Edsger W. Dijkstra wrote an influential paper back in 1988 called On the cruelty of really teaching computing science, which advocated an approach strongly grounded in the study of formal systems.

While I would be the first to admit that I am not fit to carry the late Dr.’s punch cards, I would say that if he really wanted to see cruelty, he might have tried his hand at the undergraduate course I taught this semester: C/C++ Programming in a UNIX Environment. This class was cruelty personified.

How long did it take you to learn C++? Do you think you could squeeze that into a single undergraduate semester, giving it only the 20% of your attention span that is due?

Now throw into the mix the requirement that you have to learn C as well.

And to keep things interesting, all your work has to be done on a UNIX or Linux machine. You’ve used Windows since you were 8, and think that cat is a four-legged pet and grep is some sort of gastrointestinal complaint.

Yep, you are in trouble.

Tricky Assignments

The good news in all this was the I didn’t make any of Andrew Koenig’s egregious errors when teaching the computer programming class. The bad news is that every homework assignment I created looked to my students like two impassable mountain ranges instead of one: an incomprehensible C++ problem to be implemented on an inscrutable O/S, using an IDE that was decidedly not Visual Studio.

Just as an example, for a recent assignment, I had the class warm up with a pure C++ implementation of mergesort, reading a string of words from standard input and writing the sorted list to standard output. Using all the facilities at hand in the C++ standard library meant that the mergesort implementation was a breeze - about the only piece of the algorithm that required much thought was merging the two subcontainers after dividing and conquering.

After the warmup part of the assignment came the meatier portion: I asked the students to implement the mergesort algorithm by passing the subproblems to child processes. This meant they needed to solve a few very common problems encountered when programming on *IX:

  • Using fork() to create child processes
  • Managing the lifetime of parent and child processes
  • Managing unnamed pipes for communication between a parent and child process
  • Serializing and deserializing C++ containers so they can be transmitted through a de-objectifying pipe

Admittedly, this is not a perfect demonstration of a way to parcel a problem out multiple processes. In fact, if done using a straightforward implementation of the problem you can create a beautiful example of a fork bomb, bringing your system to its knees. But I thought it would be a good way to get the hang of working with child processes in a somewhat realistic way. (And this could actually be a good way to distribute a sorting process - if you only forked a limited number times at the top of the merge.)

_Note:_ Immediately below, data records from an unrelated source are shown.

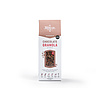 GLUTÉNMENTES HESTERS LIFE CHOCOLATE GRANOLA- CSOKOLÁDÉS GRANOLA 320G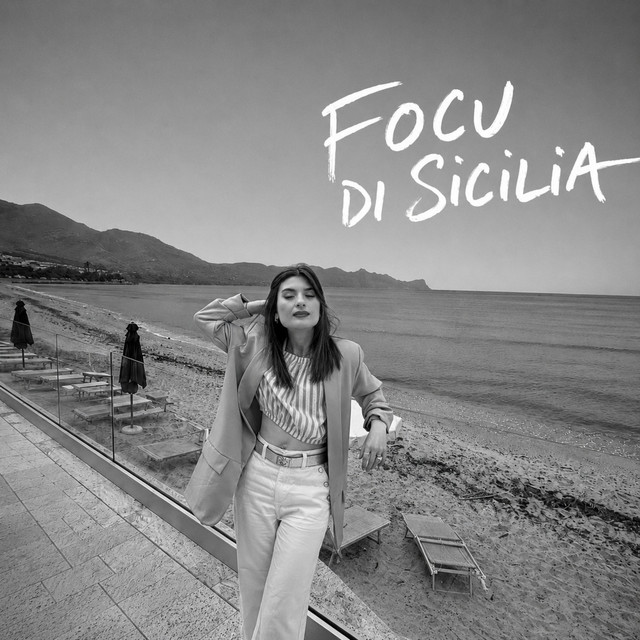Federica Riggi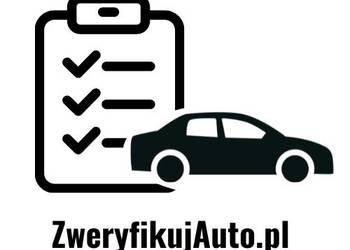 Profesjonalne sprawdzenie auta przed zakupem – Katowice i okolice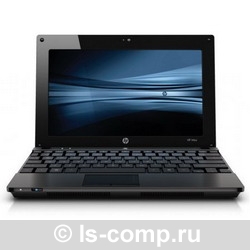  HP Mini 5102 VQ675EA  #1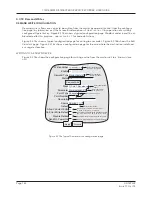 Preview for 180 page of Eurotherm 6100 User Manual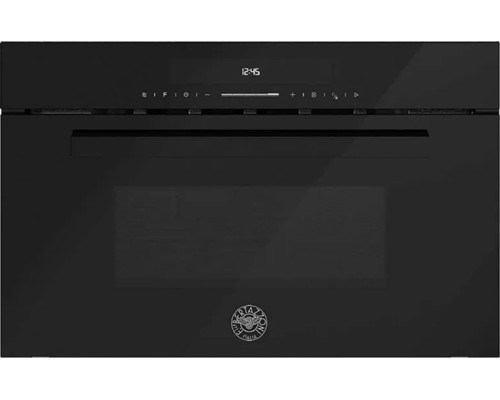 Купить Встраиваемая микроволновая печь Bertazzoni FMOD3053WLB1 в интернет-магазине Мега-кухня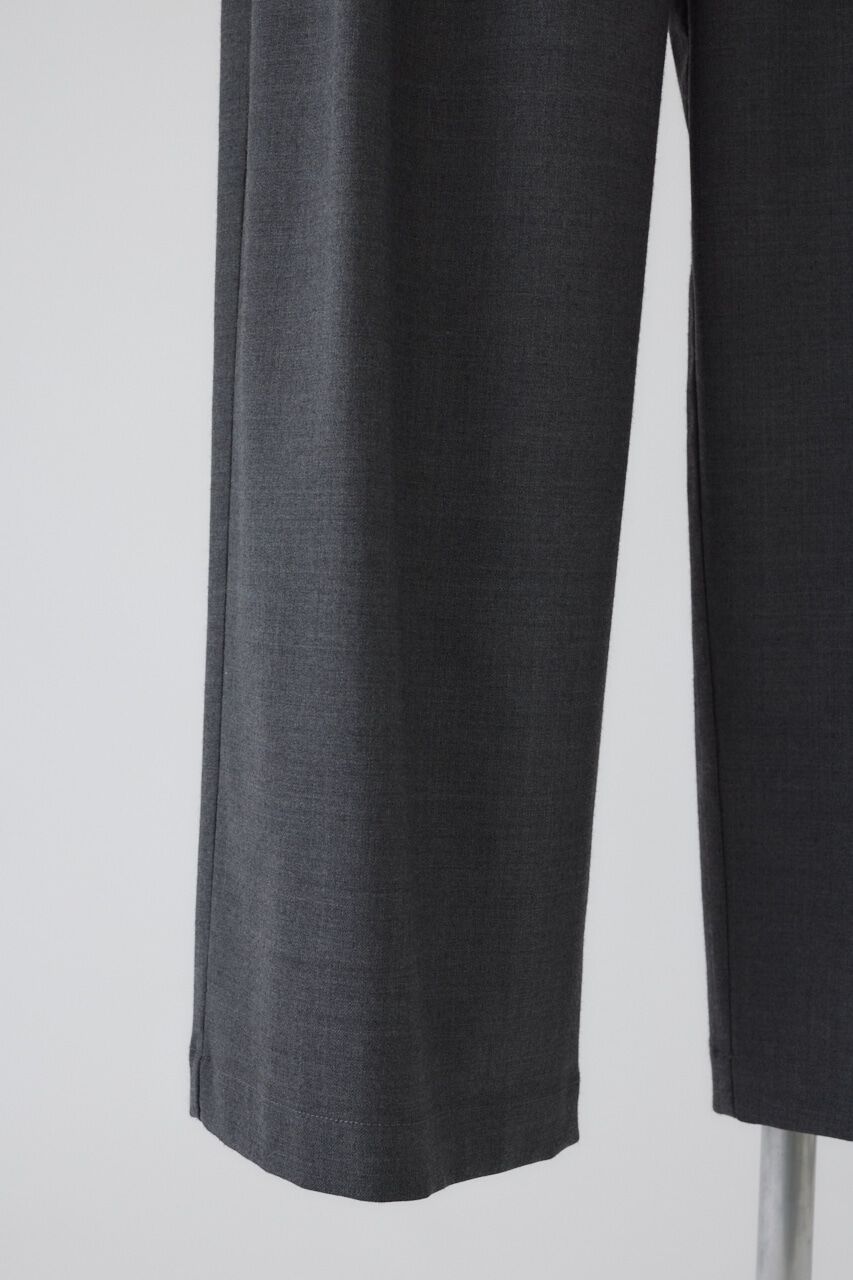 RIM.ARK 「Super high waist PT」|その他|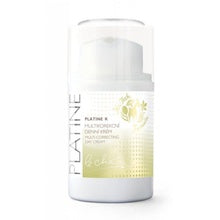 (Multi-Correcting Day Cream) Daily (Multi-Correcting Day Cream) 50 g 50.0g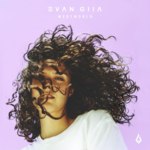 Cover - EVAN GIIA - WESTWORLD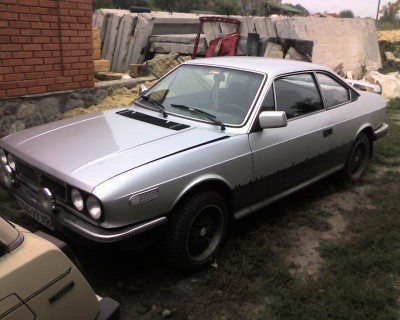 Lancia.jpg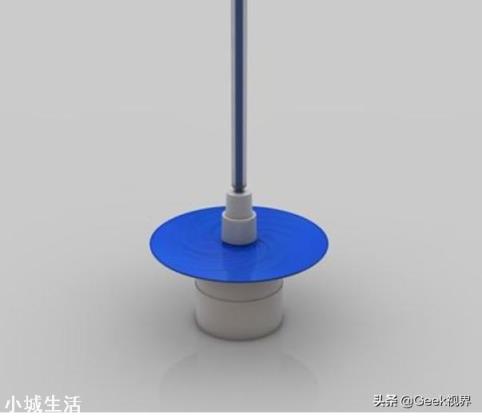 小小芯片上的上千万个晶体管是怎么装上去的？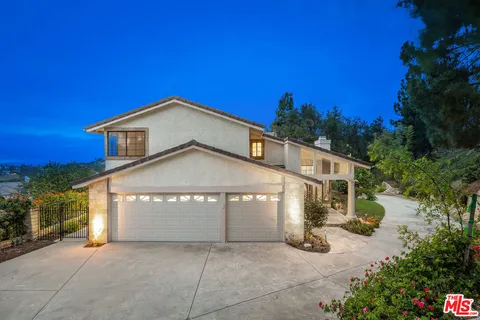 $1,875,000 | 2736 Whitechapel Place, Thousand Oaks, CA 91362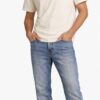 GUESS Original 100% Cotton Denim Jeans (Men)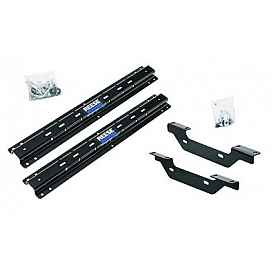 Reese Fifth Wheel Trailer Hitch Mount Kit 56001-53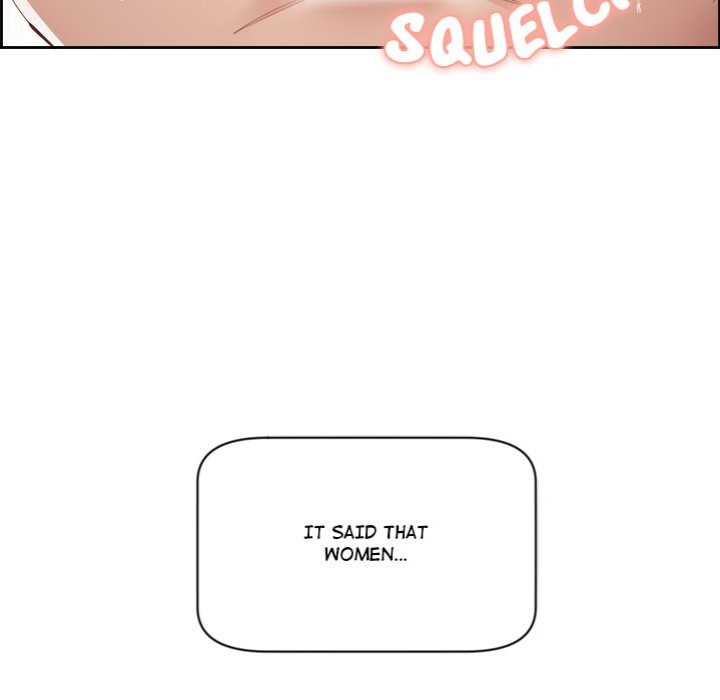 All-Girl Sharehouse Chapter 1 Page 127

By fooling around a bit with process names I was even able to do a poor man’s animation of the process using pstree.

A screen capture showing the output of pstree while the a forking program is running. It shows a test-based tree that maps out the head processes and children.
Figure 1 - A pstree animation

When I worked up the assignment, it seemed like a reasonable assignment to tackle over the course of a week. Alas, at the one week deadline, my inbox was empty.

Lessons Learned

This wasn’t the first assignment that turned out to be a semi-disaster. My Scrabble game board manager saw a similar fate, as did my Scrabble word generator assignment.

As part-time non-tenure track faculty, I don’t have a lot of say in curriculum development. But after going through this course, I will definitely be passing along a strong recommendation: if we are going to ask students to learn a new language using new tools with a new O/S, we need to modify the class structure so that at least half of the hours are spent in the lab.

When I worked through these problems in a lab environment, it was easy to provide the gentle nudge to help someone who was stuck trying to get Eclipse or NetBeans to do the expected, instead of whatever perverse path they were on. I could help with the C++ compiler errors, which over a decade after standardization are still a travesty. And I could help coax the debugger into providing usable information when looking at standard C++ objects - which the IDEs will do only grudgingly. In other words, help with the undocumented tips and tricks that experienced C++ programmers take for granted.

At the end of the semester, I do feel pretty good about the class’s mastery of C++ - they soaked up as much of this huge language as was humanly possible. UNIX/Linux expertise didn’t seem to get the same level of commitment - which is unfortunate but understandable. And I have to admit that C programming took a back seat to C++. There are lot of C++ haters out there, and I don’t really need to get them riled up, but once you master C++, there aren’t many times when it makes sense to back down to the much-less capable C language. Unless you’re getting paid by the hour. Or working for Linus.